Overall, 9509 (78%) of the 12 160 men with Gleason 8 disease and 6908 (87%) of the 7979 men with Gleason 9-10 disease received ADT. On multivariable analysis, ADT was associated with a significant improvement in OS for Gleason 8 patients (adjusted hazard ratio 0.78, 95% confidence interval 0.70-0.87, p<0.001) but not for Gleason 9-10 patients (adjusted hazard ratio 0.96, 95% confidence interval 0.84-1.11, p=0.6), with a significant interaction (p=0.020). A higher Gleason score (8, 9, 10) correlated with an increased adjusted hazard ratio for the association between ADT and OS (p=0.042). Our study may be limited by the relatively short follow-up (median of 4.0 yr).
In contrast to the significant survival advantage of ADT for Gleason 8 disease, our results suggest that Gleason 9-10 disease derives less survival benefit from ADT and that a higher Gleason score predicts lesser benefit. Consideration should be given to treatment intensification for Gleason 9-10 patients through enrollment in clinical trials or potentially adding novel antiandrogens or docetaxel, which have shown efficacy in both castration-resistant and castration-sensitive settings.

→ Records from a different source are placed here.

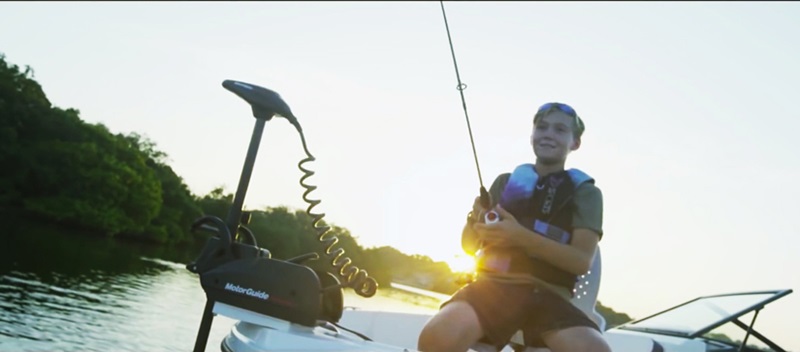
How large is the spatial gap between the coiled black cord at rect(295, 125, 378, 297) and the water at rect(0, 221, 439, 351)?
668 cm

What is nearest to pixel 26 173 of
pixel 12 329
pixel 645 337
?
pixel 12 329

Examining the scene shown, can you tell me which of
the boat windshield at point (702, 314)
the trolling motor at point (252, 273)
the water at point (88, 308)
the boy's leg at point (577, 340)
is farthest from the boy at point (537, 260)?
the water at point (88, 308)

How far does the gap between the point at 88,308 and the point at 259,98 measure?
1280cm

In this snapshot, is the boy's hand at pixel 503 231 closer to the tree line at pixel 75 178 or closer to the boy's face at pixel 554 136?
the boy's face at pixel 554 136

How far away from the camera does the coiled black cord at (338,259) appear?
124 inches

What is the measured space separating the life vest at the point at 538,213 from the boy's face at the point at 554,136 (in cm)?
8

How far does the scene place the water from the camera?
10305 mm

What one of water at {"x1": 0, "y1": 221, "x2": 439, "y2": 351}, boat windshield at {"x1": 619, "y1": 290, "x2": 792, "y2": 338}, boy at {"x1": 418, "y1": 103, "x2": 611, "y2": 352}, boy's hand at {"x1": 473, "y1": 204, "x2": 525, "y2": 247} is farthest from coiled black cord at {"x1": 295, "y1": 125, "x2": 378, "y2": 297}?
water at {"x1": 0, "y1": 221, "x2": 439, "y2": 351}

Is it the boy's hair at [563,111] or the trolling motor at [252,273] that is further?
the boy's hair at [563,111]

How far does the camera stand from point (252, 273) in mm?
2852

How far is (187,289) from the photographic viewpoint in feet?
78.3

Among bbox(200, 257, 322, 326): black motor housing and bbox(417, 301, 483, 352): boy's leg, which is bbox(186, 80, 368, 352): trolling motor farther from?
bbox(417, 301, 483, 352): boy's leg

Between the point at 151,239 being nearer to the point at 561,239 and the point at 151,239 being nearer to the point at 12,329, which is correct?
the point at 12,329

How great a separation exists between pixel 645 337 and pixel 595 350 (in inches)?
86.6
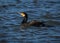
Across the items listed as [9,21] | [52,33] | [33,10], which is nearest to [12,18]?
[9,21]

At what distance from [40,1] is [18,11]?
209 centimetres

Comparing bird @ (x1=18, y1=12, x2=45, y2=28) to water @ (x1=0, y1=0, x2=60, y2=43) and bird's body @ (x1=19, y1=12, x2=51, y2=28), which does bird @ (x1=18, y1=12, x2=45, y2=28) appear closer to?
bird's body @ (x1=19, y1=12, x2=51, y2=28)

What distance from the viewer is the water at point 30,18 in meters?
11.9

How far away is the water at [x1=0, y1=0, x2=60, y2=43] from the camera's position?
11945mm

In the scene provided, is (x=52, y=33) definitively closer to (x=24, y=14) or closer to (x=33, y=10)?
(x=24, y=14)

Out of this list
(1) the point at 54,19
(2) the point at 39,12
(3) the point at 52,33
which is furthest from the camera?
(2) the point at 39,12

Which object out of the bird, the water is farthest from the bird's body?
the water

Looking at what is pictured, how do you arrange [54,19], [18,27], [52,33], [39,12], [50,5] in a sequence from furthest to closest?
[50,5] < [39,12] < [54,19] < [18,27] < [52,33]

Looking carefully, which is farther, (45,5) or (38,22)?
(45,5)

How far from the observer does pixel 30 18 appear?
47.5 ft

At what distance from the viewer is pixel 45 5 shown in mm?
16438

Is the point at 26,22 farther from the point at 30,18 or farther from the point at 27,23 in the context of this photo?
the point at 30,18

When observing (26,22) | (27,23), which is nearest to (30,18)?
(26,22)

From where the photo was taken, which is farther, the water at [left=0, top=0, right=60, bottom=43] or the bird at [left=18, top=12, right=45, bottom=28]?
the bird at [left=18, top=12, right=45, bottom=28]
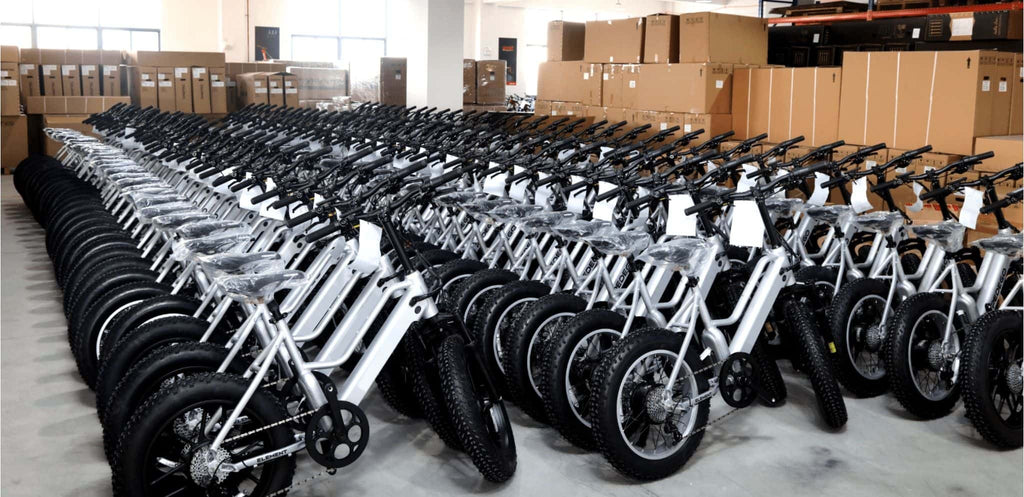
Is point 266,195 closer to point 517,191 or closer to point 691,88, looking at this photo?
point 517,191

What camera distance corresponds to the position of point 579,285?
3.16m

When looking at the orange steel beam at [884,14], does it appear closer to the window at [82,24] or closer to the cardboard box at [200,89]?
the cardboard box at [200,89]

In this study, we examined the effect of androgen deprivation therapy (ADT) for Gleason 8 (Grade Group 4) versus Gleason 9-10 (Grade Group 5) prostate cancer. We found that Gleason 9-10 disease may derive a smaller survival benefit from ADT than Gleason 8 disease.

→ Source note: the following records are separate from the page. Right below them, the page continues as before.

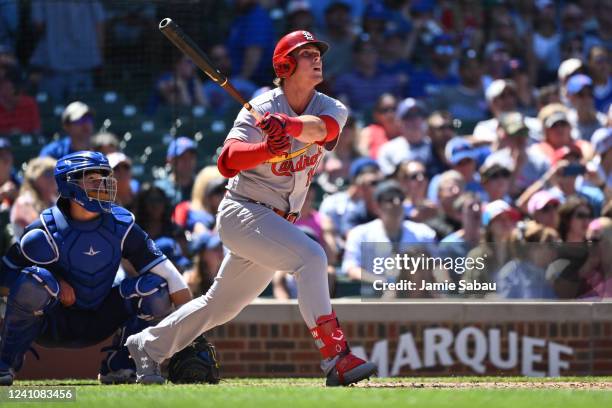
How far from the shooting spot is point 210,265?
30.1ft

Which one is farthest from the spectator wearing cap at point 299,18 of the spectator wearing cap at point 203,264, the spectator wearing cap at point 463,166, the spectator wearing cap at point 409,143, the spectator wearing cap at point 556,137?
the spectator wearing cap at point 203,264

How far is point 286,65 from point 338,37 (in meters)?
6.85

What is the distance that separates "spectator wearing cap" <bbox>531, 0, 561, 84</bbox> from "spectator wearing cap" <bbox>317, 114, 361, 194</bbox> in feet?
9.14

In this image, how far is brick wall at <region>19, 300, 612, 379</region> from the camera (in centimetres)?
871

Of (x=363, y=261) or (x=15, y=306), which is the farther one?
(x=363, y=261)

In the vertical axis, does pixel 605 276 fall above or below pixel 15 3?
below

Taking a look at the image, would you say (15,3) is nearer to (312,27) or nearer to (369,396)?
(312,27)

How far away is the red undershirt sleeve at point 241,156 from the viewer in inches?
249

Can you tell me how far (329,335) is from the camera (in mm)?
6418

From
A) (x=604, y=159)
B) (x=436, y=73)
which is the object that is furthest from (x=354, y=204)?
(x=436, y=73)

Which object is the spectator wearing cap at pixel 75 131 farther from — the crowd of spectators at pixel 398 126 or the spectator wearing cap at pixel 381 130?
the spectator wearing cap at pixel 381 130

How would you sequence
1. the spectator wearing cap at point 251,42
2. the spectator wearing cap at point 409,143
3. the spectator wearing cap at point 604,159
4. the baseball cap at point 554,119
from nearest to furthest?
the spectator wearing cap at point 604,159 → the baseball cap at point 554,119 → the spectator wearing cap at point 409,143 → the spectator wearing cap at point 251,42

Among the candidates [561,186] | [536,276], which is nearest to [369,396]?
[536,276]

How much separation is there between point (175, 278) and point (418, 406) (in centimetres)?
214
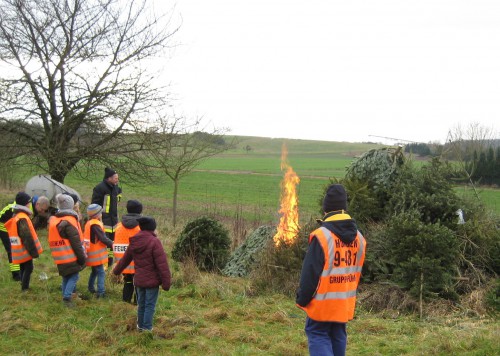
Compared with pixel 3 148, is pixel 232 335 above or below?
below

雄激素剥夺疗法(ADT)联合外照射放疗(EBRT)已被证实可改善 Gleason 8-10(G 分级 4-5)前列腺癌(PCa)患者的总生存期(OS),但有假说认为,Gleason 9-10 级(G 分级 4-5)肿瘤分化程度低于 Gleason 8 级肿瘤,可能对 ADT 不敏感。
研究 ADT 对 Gleason 8 级和 Gleason 9-10 级 PCa 患者 OS 的影响。
设计、地点和参与者:本研究为回顾性队列研究,纳入了 2004 年至 2012 年期间在国家癌症数据库中接受 EBRT 治疗的 20139 例局限性或局部进展性 Gleason 8-10 PCa 患者。数据收集自全国癌症数据库。
ADT。
采用 Cox 比例风险回归分析评估 ADT 与 OS 的相关性。
总体而言,12160 例 Gleason 8 级患者中有 9509 例(78%)和 7979 例 Gleason 9-10 级患者中有 6908 例(87%)接受了 ADT。多变量分析显示,ADT 可显著改善 Gleason 8 级患者的 OS(调整后危险比 0.78,95%置信区间 0.70-0.87,p<0.001),但对 Gleason 9-10 级患者无显著影响(调整后危险比 0.96,95%置信区间 0.84-1.11,p=0.6),且存在显著的交互作用(p=0.020)。Gleason 评分越高(8、9、10),ADT 与 OS 之间的相关性的调整后危险比越高(p=0.042)。本研究可能受到随访时间(中位数 4.0 年)较短的限制。
与 ADT 对 Gleason 8 级疾病的显著生存优势形成鲜明对比的是,我们的研究结果表明,Gleason 9-10 级疾病从 ADT 中获得的生存获益较少,且 Gleason 评分越高,获益越少。对于 Gleason 9-10 级患者,考虑通过参加临床试验或潜在添加新型抗雄激素药物或多西他赛进行治疗强化,这些药物在去势抵抗性和去势敏感性环境中均显示出疗效。
在这项研究中,我们研究了雄激素剥夺疗法(ADT)对 Gleason 8(G 分级 4)和 Gleason 9-10(G 分级 5)前列腺癌的疗效。我们发现,Gleason 9-10 级疾病从 ADT 中获得的生存获益可能低于 Gleason 8 级疾病。